Author’s note: The term beat has been adopted in various ways and with different meanings. The Beat writers drew on US street slang, rooted in the jazz world, in which the term meant ‘beaten down’ or ‘weary’. The later beat groups of the UK were making a particular reference to the strong rhythmic qualities of their transatlantic-influenced sound, but there was no evident connection to the earlier use made by the American poets and novelists. Mersey Beat, the music newspaper, clearly acknowledged the localised Merseybeat style of Liverpool, but also drew attention to the idea of a police beat, a specific area patrolled by the forces of law and order.
SIMON WARNER is a writer, broadcaster and researcher in popular music at the University of Leeds in the UK. A one-time live rock reviewer with the Guardian, he takes a particular interest in the ways the American Beat Generation writers – Jack Kerouac, Allen Ginsberg, William Burroughs and others – helped to shape subsequent rock culture.

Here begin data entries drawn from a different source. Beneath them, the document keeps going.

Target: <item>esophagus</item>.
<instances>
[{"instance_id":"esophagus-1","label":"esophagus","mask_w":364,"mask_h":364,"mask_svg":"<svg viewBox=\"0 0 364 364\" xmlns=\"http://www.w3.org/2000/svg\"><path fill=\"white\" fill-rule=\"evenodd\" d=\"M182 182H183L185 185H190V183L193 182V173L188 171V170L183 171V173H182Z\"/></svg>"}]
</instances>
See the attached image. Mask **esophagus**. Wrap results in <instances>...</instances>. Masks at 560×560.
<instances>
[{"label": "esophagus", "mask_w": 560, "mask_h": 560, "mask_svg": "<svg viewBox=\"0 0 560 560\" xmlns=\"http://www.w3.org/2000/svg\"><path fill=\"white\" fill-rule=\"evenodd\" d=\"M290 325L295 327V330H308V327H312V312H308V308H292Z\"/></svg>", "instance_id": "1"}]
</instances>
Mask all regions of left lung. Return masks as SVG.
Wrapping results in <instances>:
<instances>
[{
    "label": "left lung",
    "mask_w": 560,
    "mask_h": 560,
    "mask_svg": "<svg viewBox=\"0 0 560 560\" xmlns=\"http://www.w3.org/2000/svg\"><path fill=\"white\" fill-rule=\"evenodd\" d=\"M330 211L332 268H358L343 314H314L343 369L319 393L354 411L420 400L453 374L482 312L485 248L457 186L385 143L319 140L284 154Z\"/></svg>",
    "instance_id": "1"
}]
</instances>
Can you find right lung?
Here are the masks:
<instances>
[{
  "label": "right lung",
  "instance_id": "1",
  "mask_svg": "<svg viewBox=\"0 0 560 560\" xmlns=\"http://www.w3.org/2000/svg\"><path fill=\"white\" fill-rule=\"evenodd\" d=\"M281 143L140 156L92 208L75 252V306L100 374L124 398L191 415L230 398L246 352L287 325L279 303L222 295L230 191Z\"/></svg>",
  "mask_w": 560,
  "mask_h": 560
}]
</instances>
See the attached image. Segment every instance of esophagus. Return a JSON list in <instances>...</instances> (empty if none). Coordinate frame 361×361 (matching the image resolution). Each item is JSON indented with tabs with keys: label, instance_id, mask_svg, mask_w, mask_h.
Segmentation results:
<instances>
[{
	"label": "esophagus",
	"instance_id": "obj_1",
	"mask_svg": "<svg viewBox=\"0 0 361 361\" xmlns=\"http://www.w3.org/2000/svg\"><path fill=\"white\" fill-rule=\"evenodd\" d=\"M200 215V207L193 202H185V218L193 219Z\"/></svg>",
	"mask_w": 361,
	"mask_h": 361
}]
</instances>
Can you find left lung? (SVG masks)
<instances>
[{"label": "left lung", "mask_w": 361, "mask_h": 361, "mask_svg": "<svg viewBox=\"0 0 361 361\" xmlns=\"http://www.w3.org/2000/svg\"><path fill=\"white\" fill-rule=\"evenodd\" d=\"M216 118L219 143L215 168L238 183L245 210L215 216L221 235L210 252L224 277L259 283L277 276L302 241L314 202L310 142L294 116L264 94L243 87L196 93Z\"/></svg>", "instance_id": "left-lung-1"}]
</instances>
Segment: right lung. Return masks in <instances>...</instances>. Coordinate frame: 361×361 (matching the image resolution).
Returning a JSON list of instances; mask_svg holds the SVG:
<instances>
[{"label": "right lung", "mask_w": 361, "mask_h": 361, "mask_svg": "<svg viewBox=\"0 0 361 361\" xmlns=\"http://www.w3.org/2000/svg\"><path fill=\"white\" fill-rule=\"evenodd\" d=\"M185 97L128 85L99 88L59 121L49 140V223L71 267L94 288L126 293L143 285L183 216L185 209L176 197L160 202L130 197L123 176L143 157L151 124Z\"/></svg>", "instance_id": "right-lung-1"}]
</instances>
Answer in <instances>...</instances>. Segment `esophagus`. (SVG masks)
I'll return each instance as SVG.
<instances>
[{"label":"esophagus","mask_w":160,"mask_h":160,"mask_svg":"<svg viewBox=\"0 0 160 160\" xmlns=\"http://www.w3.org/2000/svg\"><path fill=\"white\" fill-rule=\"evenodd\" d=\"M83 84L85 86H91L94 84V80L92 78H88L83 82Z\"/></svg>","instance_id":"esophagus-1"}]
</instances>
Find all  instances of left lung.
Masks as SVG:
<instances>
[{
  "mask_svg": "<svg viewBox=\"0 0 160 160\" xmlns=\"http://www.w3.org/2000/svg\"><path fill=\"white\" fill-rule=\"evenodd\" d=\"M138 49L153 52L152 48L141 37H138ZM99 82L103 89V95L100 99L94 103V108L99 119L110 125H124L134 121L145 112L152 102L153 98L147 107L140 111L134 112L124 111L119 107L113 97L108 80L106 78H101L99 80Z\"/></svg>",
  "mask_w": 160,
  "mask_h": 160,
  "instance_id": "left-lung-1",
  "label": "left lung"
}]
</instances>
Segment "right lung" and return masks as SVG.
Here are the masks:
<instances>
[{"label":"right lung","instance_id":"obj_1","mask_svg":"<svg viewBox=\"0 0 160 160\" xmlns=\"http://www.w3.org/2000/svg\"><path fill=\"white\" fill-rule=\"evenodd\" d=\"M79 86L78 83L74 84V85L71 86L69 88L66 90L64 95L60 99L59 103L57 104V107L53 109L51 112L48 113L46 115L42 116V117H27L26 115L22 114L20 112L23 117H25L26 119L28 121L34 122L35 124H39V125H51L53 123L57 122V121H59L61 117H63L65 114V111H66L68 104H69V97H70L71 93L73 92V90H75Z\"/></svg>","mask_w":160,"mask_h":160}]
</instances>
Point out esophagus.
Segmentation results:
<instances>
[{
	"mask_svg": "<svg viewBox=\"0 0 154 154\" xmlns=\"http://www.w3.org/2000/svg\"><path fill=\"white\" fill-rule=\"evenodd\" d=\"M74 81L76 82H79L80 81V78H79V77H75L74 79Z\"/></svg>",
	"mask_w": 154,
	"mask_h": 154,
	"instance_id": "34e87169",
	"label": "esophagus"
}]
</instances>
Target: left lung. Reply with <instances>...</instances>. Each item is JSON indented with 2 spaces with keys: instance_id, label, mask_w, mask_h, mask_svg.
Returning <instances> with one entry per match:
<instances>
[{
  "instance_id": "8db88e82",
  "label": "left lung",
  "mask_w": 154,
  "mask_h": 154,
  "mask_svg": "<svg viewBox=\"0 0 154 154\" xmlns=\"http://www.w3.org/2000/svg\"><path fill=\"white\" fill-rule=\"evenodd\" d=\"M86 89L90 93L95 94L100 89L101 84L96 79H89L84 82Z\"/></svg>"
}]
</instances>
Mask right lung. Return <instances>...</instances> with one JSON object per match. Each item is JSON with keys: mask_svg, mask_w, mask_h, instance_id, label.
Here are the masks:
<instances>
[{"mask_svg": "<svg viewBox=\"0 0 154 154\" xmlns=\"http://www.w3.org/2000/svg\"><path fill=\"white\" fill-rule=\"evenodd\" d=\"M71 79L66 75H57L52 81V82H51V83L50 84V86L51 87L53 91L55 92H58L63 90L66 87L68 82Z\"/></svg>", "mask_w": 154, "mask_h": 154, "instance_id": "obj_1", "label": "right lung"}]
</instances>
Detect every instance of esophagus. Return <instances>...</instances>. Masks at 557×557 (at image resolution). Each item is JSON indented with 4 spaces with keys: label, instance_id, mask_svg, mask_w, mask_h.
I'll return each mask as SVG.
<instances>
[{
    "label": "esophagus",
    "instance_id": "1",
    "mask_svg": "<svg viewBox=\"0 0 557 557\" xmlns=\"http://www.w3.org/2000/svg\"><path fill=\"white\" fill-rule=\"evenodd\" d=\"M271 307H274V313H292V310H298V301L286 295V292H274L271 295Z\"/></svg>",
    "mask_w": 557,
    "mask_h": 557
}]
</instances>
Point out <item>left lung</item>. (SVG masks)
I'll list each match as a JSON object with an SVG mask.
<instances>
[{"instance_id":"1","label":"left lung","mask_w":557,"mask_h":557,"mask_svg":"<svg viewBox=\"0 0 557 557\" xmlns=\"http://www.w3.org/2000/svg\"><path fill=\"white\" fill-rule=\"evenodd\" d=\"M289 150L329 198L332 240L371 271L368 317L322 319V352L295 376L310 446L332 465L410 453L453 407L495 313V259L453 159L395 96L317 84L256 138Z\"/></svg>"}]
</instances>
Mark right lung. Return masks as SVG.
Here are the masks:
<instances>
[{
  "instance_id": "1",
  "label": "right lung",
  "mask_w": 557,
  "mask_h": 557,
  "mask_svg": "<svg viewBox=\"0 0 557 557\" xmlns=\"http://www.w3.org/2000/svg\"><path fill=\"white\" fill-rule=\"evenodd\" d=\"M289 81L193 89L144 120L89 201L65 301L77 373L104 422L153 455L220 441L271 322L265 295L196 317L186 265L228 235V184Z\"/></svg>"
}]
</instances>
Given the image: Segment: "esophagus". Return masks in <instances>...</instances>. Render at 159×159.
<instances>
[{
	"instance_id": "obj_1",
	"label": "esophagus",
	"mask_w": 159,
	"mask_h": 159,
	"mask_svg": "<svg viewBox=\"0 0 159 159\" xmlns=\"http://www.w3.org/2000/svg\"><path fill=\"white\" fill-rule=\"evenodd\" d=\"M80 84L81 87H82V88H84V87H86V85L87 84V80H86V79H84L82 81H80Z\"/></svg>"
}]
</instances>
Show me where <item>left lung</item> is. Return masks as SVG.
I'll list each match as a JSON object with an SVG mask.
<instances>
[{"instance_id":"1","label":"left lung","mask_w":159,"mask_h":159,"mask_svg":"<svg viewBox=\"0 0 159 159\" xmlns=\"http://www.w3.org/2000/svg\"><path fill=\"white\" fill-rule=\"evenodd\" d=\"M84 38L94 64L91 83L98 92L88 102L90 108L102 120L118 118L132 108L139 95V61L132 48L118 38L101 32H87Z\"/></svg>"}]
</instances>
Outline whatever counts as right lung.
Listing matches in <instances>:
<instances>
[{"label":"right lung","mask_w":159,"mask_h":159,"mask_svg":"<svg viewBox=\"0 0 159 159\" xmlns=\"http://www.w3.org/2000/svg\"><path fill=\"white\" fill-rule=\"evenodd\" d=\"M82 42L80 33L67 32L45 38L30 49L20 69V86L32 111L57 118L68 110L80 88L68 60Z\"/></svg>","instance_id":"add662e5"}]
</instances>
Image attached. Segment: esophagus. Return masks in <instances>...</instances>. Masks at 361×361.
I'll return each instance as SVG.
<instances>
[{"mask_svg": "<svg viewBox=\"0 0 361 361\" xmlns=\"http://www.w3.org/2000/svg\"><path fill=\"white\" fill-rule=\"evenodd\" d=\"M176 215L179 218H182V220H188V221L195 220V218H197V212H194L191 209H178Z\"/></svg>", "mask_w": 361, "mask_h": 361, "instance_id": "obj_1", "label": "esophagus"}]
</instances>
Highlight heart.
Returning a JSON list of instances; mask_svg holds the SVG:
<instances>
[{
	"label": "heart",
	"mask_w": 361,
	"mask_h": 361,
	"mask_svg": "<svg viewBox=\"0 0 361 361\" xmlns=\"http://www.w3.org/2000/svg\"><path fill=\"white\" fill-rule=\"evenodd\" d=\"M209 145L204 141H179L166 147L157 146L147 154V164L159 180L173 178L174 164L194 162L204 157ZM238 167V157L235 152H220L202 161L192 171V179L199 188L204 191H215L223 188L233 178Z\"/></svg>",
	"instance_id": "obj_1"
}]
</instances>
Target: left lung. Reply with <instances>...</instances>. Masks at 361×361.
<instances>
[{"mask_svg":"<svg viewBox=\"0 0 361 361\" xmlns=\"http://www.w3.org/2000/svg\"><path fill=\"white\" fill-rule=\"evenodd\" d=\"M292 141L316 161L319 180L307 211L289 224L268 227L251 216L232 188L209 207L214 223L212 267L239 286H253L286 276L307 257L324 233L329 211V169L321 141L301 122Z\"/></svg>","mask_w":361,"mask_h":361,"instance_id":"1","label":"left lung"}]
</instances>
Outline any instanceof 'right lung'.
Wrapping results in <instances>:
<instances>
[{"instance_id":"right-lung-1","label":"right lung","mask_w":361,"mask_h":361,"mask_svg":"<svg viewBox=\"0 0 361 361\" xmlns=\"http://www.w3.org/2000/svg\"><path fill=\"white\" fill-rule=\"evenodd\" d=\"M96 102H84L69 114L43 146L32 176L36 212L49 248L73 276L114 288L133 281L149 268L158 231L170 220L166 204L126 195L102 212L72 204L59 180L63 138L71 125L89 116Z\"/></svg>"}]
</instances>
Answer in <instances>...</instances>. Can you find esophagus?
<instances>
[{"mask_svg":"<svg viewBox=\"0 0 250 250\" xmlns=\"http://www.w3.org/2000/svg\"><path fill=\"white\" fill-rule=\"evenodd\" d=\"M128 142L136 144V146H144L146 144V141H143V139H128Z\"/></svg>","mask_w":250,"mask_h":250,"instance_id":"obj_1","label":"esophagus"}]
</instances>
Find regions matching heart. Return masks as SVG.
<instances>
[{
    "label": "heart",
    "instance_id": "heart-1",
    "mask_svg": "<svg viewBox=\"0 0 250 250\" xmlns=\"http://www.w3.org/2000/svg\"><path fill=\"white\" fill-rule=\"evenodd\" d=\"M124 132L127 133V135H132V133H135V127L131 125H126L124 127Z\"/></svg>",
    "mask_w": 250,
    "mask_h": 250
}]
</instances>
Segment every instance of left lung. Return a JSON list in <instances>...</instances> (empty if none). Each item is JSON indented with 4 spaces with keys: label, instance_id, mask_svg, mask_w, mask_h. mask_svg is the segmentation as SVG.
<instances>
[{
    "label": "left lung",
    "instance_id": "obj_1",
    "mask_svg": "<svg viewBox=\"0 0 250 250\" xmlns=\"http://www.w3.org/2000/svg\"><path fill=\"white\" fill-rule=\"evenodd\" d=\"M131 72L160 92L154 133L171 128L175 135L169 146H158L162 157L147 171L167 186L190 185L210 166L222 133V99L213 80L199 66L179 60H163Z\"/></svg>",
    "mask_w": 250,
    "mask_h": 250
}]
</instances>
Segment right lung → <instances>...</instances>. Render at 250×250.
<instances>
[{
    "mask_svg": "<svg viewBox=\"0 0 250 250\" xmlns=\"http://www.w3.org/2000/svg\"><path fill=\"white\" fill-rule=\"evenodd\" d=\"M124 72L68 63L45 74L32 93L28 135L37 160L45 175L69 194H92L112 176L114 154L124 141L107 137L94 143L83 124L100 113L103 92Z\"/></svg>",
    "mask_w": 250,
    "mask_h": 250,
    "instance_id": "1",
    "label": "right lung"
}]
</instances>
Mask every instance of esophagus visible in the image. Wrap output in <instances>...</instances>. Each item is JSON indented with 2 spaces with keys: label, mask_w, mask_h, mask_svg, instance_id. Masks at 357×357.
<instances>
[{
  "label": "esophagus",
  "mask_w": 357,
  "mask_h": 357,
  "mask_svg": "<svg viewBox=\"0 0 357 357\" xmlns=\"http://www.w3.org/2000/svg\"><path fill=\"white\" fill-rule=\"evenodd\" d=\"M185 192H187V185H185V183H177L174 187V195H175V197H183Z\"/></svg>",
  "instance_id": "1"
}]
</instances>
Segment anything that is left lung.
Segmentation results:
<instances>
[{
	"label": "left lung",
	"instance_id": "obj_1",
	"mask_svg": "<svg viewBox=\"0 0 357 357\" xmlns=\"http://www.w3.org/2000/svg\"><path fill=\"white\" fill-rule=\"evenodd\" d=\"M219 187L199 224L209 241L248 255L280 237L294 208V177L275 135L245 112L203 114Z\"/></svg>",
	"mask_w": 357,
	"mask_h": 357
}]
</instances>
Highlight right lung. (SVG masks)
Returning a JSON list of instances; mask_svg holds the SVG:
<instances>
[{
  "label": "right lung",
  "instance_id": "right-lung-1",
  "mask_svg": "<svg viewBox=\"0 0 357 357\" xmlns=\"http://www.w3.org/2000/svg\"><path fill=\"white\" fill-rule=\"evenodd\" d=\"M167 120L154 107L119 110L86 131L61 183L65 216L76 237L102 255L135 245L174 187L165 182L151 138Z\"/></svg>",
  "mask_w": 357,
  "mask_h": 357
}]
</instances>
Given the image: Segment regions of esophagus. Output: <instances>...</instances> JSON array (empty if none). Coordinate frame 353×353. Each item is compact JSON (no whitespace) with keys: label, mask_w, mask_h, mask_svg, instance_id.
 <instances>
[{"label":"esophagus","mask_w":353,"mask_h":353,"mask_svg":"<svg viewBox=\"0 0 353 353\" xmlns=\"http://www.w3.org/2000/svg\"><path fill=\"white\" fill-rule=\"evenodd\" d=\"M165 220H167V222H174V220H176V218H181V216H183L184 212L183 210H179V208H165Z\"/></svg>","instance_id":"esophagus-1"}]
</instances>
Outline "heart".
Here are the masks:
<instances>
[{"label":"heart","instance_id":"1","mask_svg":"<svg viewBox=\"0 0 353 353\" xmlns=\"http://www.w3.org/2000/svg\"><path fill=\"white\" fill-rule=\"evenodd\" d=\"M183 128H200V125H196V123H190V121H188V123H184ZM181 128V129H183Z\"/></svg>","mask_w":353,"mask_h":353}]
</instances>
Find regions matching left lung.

His 2013 book Text and Drugs and Rock’n’Roll: The Beats and Rock Culture (Bloomsbury) was followed by a co-edited collection, with Jim Sampas, entitled Kerouac on Record: A Literary Soundtrack, also issued by Bloomsbury, in 2018. It considers the ways in which Kerouac is a writer who was influenced by music, particularly jazz, and how the On the Road author had a lasting impact on a range of major rock figures, from Dylan to Tom Waits, the Grateful Dead and Jim Morrison to Janis Joplin, Van Morrison to Patti Smith.